§ Document text:
During 2009, these procedures resulted in the review by the Compensation Committee of the employment relationships set forth below under “— Certain Transactions.”
 
In addition, our Code of Business Conduct and Ethics prohibits activities that conflict with, or have the appearance of conflicting with, the best interests of the Company and its stockholders. Such conflicts of interest may arise when an employee, or a member of the employee’s family, receives improper personal benefits as a result of such individual’s position in the Company. Also, another written policy prohibits any employee from having any involvement in employment and compensation decisions regarding any of his or her family members that are employed by the Company.
 
Certain Transactions
 
Terrence Kittleson, a brother-in-law of Lear’s Chairman, Chief Executive Officer and President, Robert E. Rossiter, is employed by CB Richard Ellis as an Executive Vice President. CB Richard Ellis provides Lear with real estate brokerage as well as property and project management services, and one of its subsidiaries leases property to Lear. In 2009, Lear paid an aggregate of approximately $2,337,000 to CB Richard Ellis for these services (excluding approximately $542,000 paid by Lear with respect to a leased property for which CB Richard Ellis serves as a third-party managing agent for the owner). Lear has engaged CB Richard Ellis in the ordinary course of its business and in accordance with its normal procedures for engaging service providers of these types of services. In addition, Lear’s lease with the CB Richard Ellis subsidiary was negotiated on an arms-length basis with a prior owner of the property.

§ Task to carry out:
Answer these from the text on Lear's related-party dealings:
1. What does one written policy prohibit employees from doing regarding their family members?
2. What is Terrence Kittleson's relation to Robert E. Rossiter?
3. About how much did Lear pay CB Richard Ellis for its services in 2009?

§ Given data:
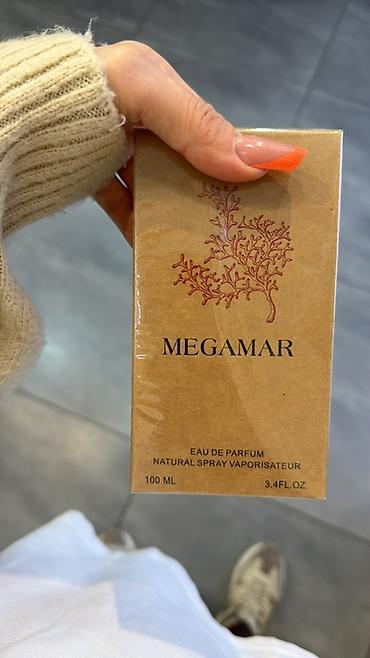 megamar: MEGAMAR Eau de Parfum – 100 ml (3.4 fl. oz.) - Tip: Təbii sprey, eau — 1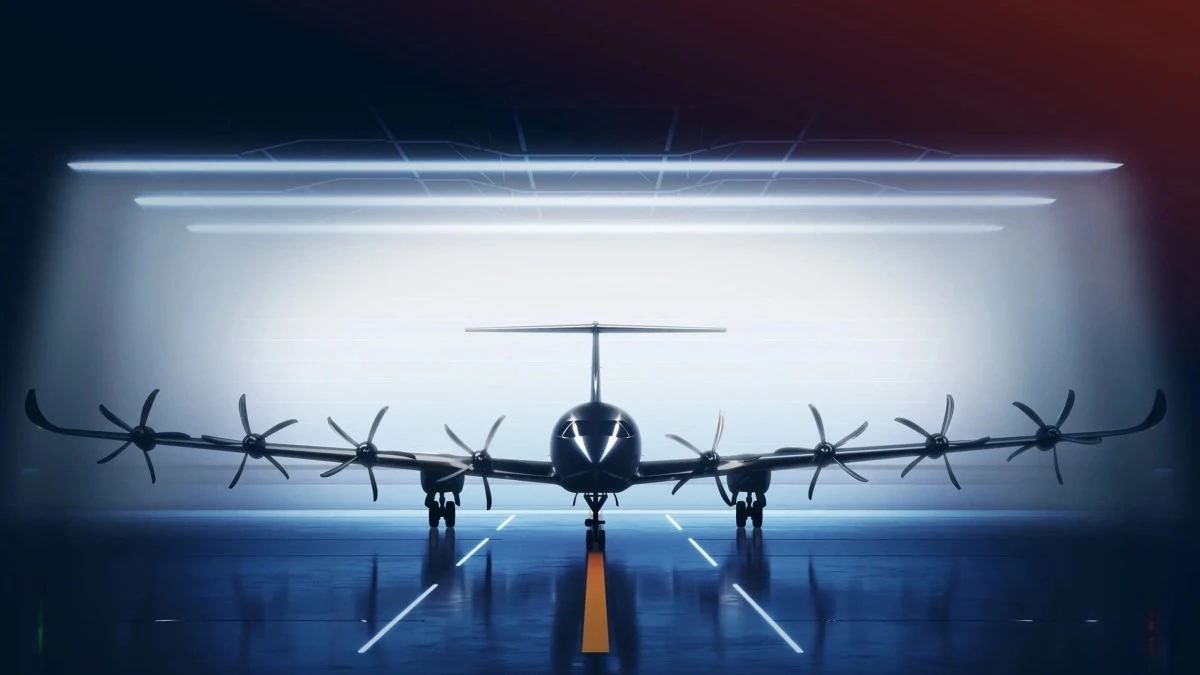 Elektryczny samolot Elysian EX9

§ Response to the task:
1. Having any involvement in employment and compensation decisions about family members employed by the Company.
2. He is Rossiter's brother-in-law.
3. Approximately $2,337,000, excluding approximately $542,000 paid for a leased property that CB Richard Ellis manages as a third-party agent for the owner.